Machine learning models are now a routine workhorse for atomistic simulation and molecular design. In recent years, these approaches have shifted from purely data-driven fitting engines to physics-aware, interpretable, and uncertainty-calibrated tools. However a central tension remains - when (and how) should we hardwire physical knowledge, and when should we let the data speak for itself? This workshop confronts this “bitter lesson”, where sometimes the best performing models emerge when we let them learn the physics from the data, while also recognizing that explicit physics is often necessary for interpretability, generalization, and scientific usefulness.

One domain where these advances have been especially prevalent is in the development of machine-learning interatomic potentials (MLIPs). Hard-coded symmetry and conservation constraints are integrated with graph neural networks[1] to predict interatomic forces at first-principles accuracy while retaining linear scaling, with recent models incorporating explicit physics based treatments of long-range electrostatics.[2] However, many MLIP frameworks still omit key physical phenomena such as magnetization, spin, charge and electron transport that are critical for accurately modeling important problems in catalysis, energy materials, and quantum matter. Incorporating these effects without sacrificing computational efficiency or scalability remains an open challenge.

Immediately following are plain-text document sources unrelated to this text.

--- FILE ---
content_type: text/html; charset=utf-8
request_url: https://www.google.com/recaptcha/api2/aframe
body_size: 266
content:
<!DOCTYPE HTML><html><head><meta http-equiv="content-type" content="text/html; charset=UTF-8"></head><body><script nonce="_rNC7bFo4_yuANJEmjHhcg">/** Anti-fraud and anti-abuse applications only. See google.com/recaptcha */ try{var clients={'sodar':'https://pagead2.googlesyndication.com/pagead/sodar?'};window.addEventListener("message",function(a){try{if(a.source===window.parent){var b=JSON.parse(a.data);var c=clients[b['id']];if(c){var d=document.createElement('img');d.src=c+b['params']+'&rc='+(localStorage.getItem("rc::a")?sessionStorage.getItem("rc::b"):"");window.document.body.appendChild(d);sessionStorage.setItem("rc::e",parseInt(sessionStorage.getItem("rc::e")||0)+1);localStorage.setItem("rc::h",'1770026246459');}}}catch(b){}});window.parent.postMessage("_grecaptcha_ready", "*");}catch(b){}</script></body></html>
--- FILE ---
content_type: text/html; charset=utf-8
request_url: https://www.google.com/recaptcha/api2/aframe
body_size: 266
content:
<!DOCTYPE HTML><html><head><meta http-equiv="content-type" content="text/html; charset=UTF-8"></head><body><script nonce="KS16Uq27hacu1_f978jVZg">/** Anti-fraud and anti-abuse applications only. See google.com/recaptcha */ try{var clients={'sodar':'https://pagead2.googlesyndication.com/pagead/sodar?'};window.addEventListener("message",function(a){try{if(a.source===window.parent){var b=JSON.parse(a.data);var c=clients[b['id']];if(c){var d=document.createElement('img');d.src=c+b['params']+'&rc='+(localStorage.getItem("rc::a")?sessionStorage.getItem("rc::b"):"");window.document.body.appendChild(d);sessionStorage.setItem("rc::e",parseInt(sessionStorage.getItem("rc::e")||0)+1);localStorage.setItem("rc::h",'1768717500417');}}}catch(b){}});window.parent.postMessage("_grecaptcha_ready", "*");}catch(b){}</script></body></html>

In parallel, there has been growing attention on interpretability in both molecular property prediction and MLIP models by incorporating energy-decomposition,[2] feature-attribution,[3] and counterfactual explanations[4] tailored to molecular graphs. These self-interpretable architectures expose latent functional-group contributions and enable domain experts to verify that models “get the right answer for the right reason.”

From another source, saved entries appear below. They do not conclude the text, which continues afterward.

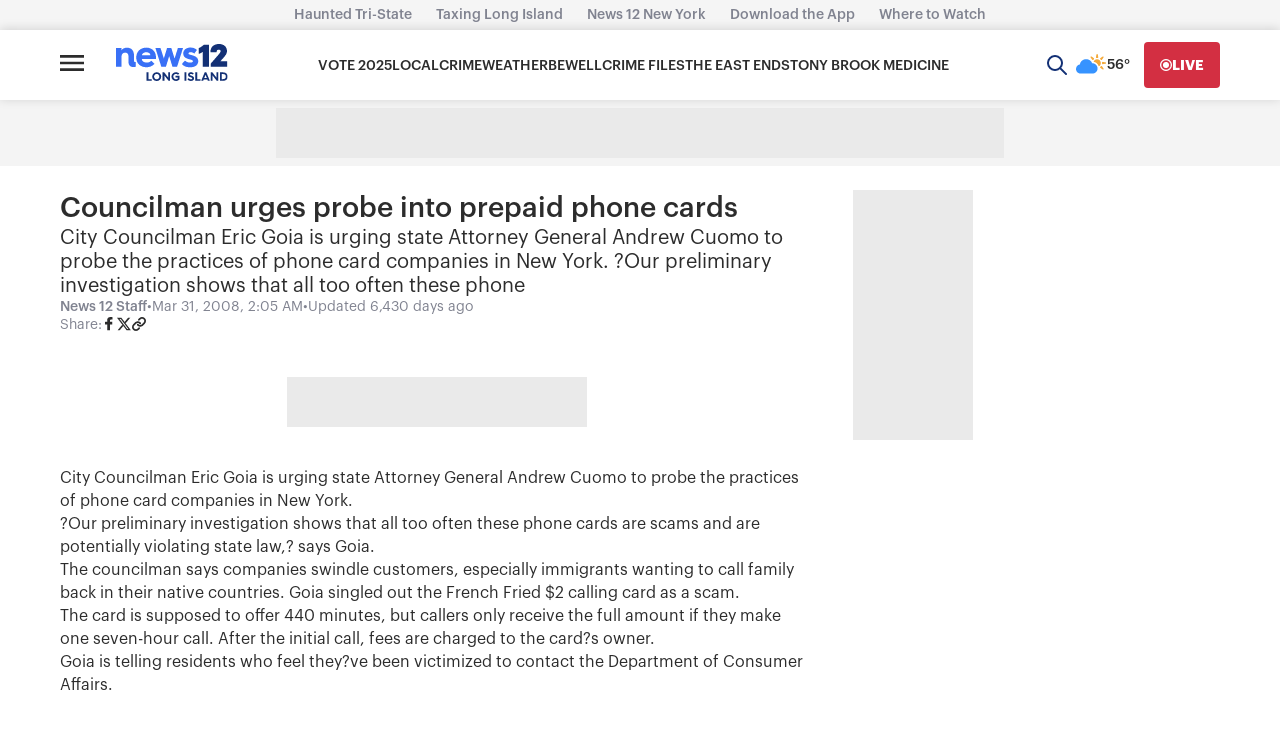

--- FILE ---
content_type: application/javascript; charset=utf-8
request_url: https://fundingchoicesmessages.google.com/f/AGSKWxWJ_ReuniAAuE_frJtWoLpjYnKvbHGRb5XaF8pJg3Ss5L5dCtHP5kZo_7vpzgQcwGD3gpYU3DhEsB1tmbde8hpt4ch5BcLdTrtsswTAnMn_fwuWF2XvF_tpj4xl3xzBkOqrIgjEbyXD8evYJ5OFtjQvz9yxhklOEAlclTplj3B47fIa6omcqwo5PtQ=/__468x80.-800x150._adsys_/adwolf./adxx.php?
body_size: -1281
content:
window['038b4bc2-305e-4a72-ba8d-9929c2cfa50f'] = true;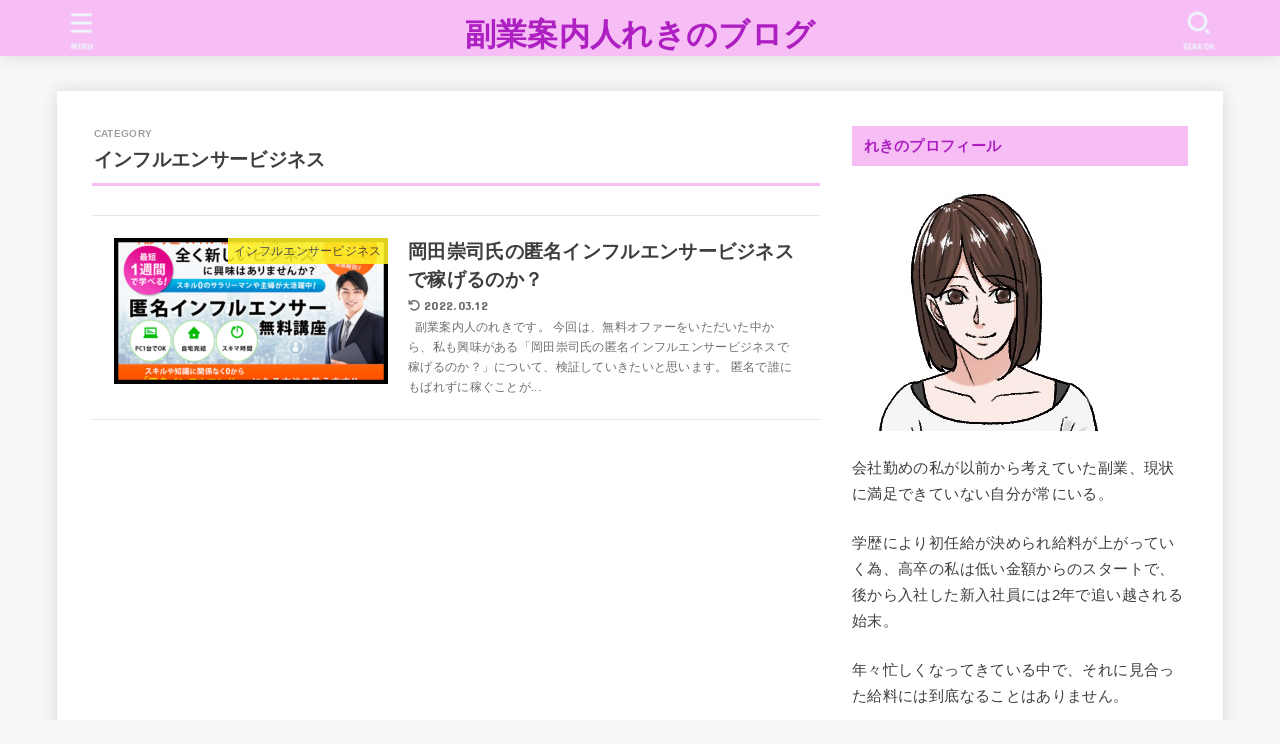

--- FILE ---
content_type: text/css
request_url: https://rekiusa.com/wp-content/themes/jstork19_custom/style.css
body_size: 163
content:
@charset "utf-8";
/*<meta name="google-site-verification" content="TfoUjcZpqo0Gtdowd-uALGCwYByjQYWdg2q5hMYpMqQ" />
Template: jstork19
Theme Name: stork19_custom
Theme URI:http://open-cage.com/stork19/
Version: 1.1.0
Author: opencage
Author URI: https://open-cage.com/
*/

Lastly, generalizability and calibrated uncertainty have become important yardsticks for interpretation and reliability of ML model predictions, especially outside of their training distributions.[5] Techniques such as evidential losses, lightweight ensemble approaches, and directed-message-passing UQ layers now yield reliable, low-cost error bars, enabling active learning, chemical extrapolation, and foundation model fine-tuning for niche applications.[6,7]

Key Questions to be Tackled

• Where is the boundary between learning physics from data and explicitly encoding it, and how do we decide when physical inductive bias is essential versus limiting?

• What important physical effects (e.g. magnetism, spin, electron transport) are missing from current MLIPs, and how can they be incorporated effectively?

• Can foundation model fine-tuning be guided by well calibrated UQ to avoid overconfidence on niche chemistries?

• At what scale (atom, functional group, many-body term) does an explanation become most actionable for experimental chemists, and how can models adapt that scale to the task?

Collectively, these questions reflect a shift in the field from increasing predictive accuracy to ensuring models are physically grounded and aligned with meaningful scientific challenges. However, these research themes of physics integration, interpretability, generalizability, and UQ still evolve largely in isolation. This workshop will cross-fertilize ideas, benchmark competing strategies on common tasks, and chart a roadmap for physically driven, trustworthy molecular ML. It will advance rigorous and foundational science at a critical moment when fast-moving ML developments risk outpacing physical insight and methodological grounding.